Set problem A — Reproduce the rows below without any change, starting with the line that contains "As portrayed in" and going on through the last line of the rows.

Text block —
In recent years the Internet has been transformed from a special purpose network to an ubiquitous platform for a wide range of everyday communication services. The demands on Internet reliability and availability have increased accordingly. A disruption of a link in central parts of a network has the potential to affect hundreds of thousands of phone conversations or TCP connections, with obvious adverse effects.
The ability to recover from failures has always been a central design goal in the Internet. See D. D. Clark, “The Design Philosophy of the DARPA Internet Protocols,” SIGCOMM, Computer Communications Review, vol. 18, no. 4, pp. 106-114, August 1988. IP networks are intrinsically robust, since IGP routing protocols like OSPF are designed to update the forwarding information based on the changed topology after a failure. This re-convergence assumes full distribution of the new link state to all routers in the network domain. When the new state information is distributed, each router individually calculates new valid routing tables.
This network-wide IP re-convergence is a time consuming process, and a link or node failure is typically followed by a period of routing instability. During this period, packets may be dropped due to invalid routes. This phenomenon has been studied in both IGP (A. Basu and J. G. Riecke, “Stability Issues in OSPF Routing,” in Proceedings of SIGCOMM 2001, August 2001, pp. 225-236) and BGP context (C. Labovitz, A. Ahuja, A. Bose, and F. Jahanian, “Delayed Internet Routing Convergence,” IEEE/ACM transactions on Networking, vol. 9, no. 3, pp. 293-306, June 2001) and has an adverse effect on real-time applications (C. Boutremans, G. Iannaccone, and C. Diot, “Impact of link failures on VoIP performance,” in Proceedings of international Workshop on Network and Operating System Support for Digital Audio and Video, 2002). Events leading to a re-convergence have been shown to occur frequently, and are often triggered by external routing protocols (D. Watson, F. Jahanian, and C. Labovitz, “Experiences with monitoring OSPF on a regional service provider network,” in ICDCS '03: Proceedings of the 23rd International Conference on Distributed Computing Systems. IEEE Computer Society, 2003, pp. 204-213).

Records to process —

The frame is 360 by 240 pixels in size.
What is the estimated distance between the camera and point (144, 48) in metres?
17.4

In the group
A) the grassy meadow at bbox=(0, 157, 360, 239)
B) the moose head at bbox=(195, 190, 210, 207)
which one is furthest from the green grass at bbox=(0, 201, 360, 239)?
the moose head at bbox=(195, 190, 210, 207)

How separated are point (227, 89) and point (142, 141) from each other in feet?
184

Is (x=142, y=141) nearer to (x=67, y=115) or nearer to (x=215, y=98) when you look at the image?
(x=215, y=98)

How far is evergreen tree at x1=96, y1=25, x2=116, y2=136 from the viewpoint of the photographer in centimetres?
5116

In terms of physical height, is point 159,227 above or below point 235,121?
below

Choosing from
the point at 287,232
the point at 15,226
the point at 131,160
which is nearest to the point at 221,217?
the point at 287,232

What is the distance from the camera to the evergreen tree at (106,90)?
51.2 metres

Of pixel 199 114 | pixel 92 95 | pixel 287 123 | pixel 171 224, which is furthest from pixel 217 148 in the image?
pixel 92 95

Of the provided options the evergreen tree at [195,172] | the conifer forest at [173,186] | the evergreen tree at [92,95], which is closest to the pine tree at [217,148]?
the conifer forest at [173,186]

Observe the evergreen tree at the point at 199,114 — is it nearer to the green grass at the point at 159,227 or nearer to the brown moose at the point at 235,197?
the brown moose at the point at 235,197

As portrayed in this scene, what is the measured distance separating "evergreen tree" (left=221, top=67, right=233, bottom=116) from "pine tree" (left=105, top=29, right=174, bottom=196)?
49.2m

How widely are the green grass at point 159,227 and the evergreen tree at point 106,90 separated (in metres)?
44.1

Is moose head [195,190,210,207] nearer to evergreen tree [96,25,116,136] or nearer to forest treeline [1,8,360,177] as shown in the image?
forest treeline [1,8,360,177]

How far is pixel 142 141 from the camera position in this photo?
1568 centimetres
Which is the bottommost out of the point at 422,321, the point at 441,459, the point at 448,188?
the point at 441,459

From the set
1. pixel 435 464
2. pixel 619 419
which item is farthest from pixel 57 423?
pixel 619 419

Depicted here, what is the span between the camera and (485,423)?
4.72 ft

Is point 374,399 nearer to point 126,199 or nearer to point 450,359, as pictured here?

Set problem B — Write out word for word the part of the text above on Internet routing recovery starting with "In recent years" and going on through "obvious adverse effects.".

Reply A —
As portrayed in this scene, what is the measured distance separating "evergreen tree" (left=221, top=67, right=233, bottom=116) from "pine tree" (left=105, top=29, right=174, bottom=196)?
49.2m

How widely are the green grass at point 159,227 and the evergreen tree at point 106,90 separated (in metres)?
44.1

Is moose head [195,190,210,207] nearer to evergreen tree [96,25,116,136] or nearer to forest treeline [1,8,360,177] as shown in the image?
forest treeline [1,8,360,177]

How far is pixel 142 141 from the camera position in this photo?
1568 centimetres
Which is the bottommost out of the point at 422,321, the point at 441,459, the point at 448,188?
the point at 441,459

From the set
1. pixel 435 464
2. pixel 619 419
which item is farthest from pixel 57 423?
pixel 619 419

Depicted here, what is the span between the camera and (485,423)?
4.72 ft

Is point 374,399 nearer to point 126,199 or nearer to point 450,359, as pictured here?

Reply B —
In recent years the Internet has been transformed from a special purpose network to an ubiquitous platform for a wide range of everyday communication services. The demands on Internet reliability and availability have increased accordingly. A disruption of a link in central parts of a network has the potential to affect hundreds of thousands of phone conversations or TCP connections, with obvious adverse effects.